What people often do is use some interface vlan.

int vlan 10

ip add 192.168.1.1 255.255.255.0

 

Then, you can add the vlan 10 on the trunk to the core.

Given that this is a 3750 switch I am little puzzled by the suggestion to configure a loopback interface. 

It is not clear to me whether the original poster intends to do IP routing on this switch or whether this switch is intended to operate as just a layer 2 switch. If the switch will operate as layer 3 switch and route between the vlans then the switch will have a layer 3 vlan interface for each of the vlans. You simply use one of those vlans interfaces as your management interface. If the switch will operate as layer 2 and routing will be done on some other device then you should configure a vlan interface for one of the vlans (does not matter which one), configure an IP address for that vlan interface and that vlan interface will function as your management interface.
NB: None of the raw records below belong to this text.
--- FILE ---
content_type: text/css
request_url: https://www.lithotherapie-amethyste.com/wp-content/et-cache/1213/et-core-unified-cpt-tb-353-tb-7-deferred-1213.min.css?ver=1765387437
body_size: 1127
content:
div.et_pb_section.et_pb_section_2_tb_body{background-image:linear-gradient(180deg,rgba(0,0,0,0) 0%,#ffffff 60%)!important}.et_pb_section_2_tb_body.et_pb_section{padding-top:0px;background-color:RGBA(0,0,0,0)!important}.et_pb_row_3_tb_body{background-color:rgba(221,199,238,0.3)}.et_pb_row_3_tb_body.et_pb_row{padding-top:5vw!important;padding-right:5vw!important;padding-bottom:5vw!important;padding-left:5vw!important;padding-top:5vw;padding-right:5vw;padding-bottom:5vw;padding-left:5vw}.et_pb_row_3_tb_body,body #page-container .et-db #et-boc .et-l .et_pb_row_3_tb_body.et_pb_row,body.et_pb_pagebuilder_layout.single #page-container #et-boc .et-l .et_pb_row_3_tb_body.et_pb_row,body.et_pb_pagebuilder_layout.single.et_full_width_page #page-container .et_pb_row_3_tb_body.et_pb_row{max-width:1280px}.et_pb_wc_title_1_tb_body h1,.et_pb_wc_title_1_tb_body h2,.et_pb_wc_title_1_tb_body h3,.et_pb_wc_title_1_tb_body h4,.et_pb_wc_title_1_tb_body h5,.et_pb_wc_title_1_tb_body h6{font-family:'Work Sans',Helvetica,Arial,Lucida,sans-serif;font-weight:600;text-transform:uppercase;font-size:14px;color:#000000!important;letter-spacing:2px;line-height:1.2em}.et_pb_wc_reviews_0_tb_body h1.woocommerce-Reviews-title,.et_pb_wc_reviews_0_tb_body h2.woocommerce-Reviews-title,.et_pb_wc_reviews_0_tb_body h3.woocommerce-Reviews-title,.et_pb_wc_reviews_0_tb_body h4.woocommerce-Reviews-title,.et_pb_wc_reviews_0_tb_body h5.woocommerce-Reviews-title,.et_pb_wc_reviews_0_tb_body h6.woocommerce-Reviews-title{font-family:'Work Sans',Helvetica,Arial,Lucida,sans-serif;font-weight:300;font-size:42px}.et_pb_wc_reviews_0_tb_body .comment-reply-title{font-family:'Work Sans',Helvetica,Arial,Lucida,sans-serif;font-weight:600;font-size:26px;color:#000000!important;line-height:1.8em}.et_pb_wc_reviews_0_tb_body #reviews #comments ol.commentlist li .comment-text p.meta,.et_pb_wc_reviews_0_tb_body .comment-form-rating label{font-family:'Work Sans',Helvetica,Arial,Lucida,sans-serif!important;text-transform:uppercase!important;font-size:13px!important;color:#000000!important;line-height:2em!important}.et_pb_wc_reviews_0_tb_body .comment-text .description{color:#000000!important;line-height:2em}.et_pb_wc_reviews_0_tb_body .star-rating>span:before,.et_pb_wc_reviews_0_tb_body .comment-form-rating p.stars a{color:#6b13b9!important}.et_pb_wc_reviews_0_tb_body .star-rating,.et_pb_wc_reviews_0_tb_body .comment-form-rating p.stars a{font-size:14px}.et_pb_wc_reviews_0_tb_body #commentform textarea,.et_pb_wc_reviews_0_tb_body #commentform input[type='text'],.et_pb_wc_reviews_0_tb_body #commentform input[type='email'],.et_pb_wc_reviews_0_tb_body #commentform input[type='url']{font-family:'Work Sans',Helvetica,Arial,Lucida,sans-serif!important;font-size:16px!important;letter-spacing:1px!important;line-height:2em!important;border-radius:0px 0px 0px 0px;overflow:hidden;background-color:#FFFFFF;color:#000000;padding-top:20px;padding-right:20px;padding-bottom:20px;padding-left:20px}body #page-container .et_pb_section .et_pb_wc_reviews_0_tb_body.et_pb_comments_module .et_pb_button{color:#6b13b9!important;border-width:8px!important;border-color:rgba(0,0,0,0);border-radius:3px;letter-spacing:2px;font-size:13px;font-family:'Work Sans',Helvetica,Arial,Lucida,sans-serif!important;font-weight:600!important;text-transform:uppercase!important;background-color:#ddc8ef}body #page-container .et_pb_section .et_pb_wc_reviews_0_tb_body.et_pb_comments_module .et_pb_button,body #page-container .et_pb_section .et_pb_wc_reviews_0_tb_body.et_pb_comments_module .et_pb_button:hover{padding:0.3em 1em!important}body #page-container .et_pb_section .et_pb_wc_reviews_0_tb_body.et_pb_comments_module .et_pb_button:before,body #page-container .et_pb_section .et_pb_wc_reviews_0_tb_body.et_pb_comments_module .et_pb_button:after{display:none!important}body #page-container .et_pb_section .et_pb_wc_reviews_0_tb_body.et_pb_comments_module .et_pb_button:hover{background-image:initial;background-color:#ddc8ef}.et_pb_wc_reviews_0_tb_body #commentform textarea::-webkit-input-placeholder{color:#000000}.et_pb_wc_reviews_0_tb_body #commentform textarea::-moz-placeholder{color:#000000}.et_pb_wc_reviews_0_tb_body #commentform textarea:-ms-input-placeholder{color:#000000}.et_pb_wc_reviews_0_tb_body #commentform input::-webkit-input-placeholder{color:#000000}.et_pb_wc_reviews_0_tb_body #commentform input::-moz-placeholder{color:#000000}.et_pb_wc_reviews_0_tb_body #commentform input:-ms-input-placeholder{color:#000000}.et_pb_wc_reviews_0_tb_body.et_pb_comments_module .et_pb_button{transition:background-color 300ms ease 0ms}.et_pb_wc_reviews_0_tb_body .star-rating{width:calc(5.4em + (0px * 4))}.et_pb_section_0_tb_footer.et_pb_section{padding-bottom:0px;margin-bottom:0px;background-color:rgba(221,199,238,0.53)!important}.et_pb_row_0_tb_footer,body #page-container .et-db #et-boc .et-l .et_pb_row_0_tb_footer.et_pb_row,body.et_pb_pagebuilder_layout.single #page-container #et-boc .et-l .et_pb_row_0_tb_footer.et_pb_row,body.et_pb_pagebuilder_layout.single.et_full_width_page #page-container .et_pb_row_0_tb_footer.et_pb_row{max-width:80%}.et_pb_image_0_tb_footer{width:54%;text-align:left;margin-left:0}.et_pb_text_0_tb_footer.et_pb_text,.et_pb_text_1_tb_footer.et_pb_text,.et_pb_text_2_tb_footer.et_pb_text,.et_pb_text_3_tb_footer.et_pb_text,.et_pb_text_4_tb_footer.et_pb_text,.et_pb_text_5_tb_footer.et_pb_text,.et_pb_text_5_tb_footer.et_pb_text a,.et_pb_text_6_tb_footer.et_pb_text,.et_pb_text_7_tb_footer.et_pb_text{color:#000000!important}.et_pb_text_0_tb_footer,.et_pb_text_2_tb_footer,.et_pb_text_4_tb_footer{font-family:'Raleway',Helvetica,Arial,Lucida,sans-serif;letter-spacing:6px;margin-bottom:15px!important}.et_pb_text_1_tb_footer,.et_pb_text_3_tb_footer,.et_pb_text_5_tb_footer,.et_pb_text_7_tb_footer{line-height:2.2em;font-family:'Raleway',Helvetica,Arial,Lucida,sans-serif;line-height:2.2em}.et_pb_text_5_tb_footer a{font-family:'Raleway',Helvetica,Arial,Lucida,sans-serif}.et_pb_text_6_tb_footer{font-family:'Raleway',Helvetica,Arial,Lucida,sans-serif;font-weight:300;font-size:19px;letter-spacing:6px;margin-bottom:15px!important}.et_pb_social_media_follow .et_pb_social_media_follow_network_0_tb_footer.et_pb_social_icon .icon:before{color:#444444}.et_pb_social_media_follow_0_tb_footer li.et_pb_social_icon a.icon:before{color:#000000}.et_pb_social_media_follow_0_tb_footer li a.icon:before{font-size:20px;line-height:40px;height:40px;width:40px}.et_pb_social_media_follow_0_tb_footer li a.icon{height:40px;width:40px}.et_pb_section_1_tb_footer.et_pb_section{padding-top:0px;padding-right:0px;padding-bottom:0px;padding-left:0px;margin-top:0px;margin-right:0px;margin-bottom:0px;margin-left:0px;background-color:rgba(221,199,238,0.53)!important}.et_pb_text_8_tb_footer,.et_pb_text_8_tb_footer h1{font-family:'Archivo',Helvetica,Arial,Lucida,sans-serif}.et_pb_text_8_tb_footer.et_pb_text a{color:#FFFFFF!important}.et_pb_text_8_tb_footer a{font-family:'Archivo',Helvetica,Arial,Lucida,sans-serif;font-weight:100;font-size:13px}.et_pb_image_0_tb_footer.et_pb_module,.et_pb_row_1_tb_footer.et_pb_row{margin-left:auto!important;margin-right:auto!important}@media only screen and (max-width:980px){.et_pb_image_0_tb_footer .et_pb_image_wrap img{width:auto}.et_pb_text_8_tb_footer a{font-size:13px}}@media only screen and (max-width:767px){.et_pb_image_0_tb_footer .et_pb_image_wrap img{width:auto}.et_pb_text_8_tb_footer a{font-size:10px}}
There is a statement in the original post that relates to this "So if it would be best to change the management interface to say gigabit Ethernet port 1 and then just not have anything plugged in there?" You do not need to identify a physical port for the management interface. For the management interface of the switch all you need is a layer 3 interface with an IP address that is reachable from the other parts of the network.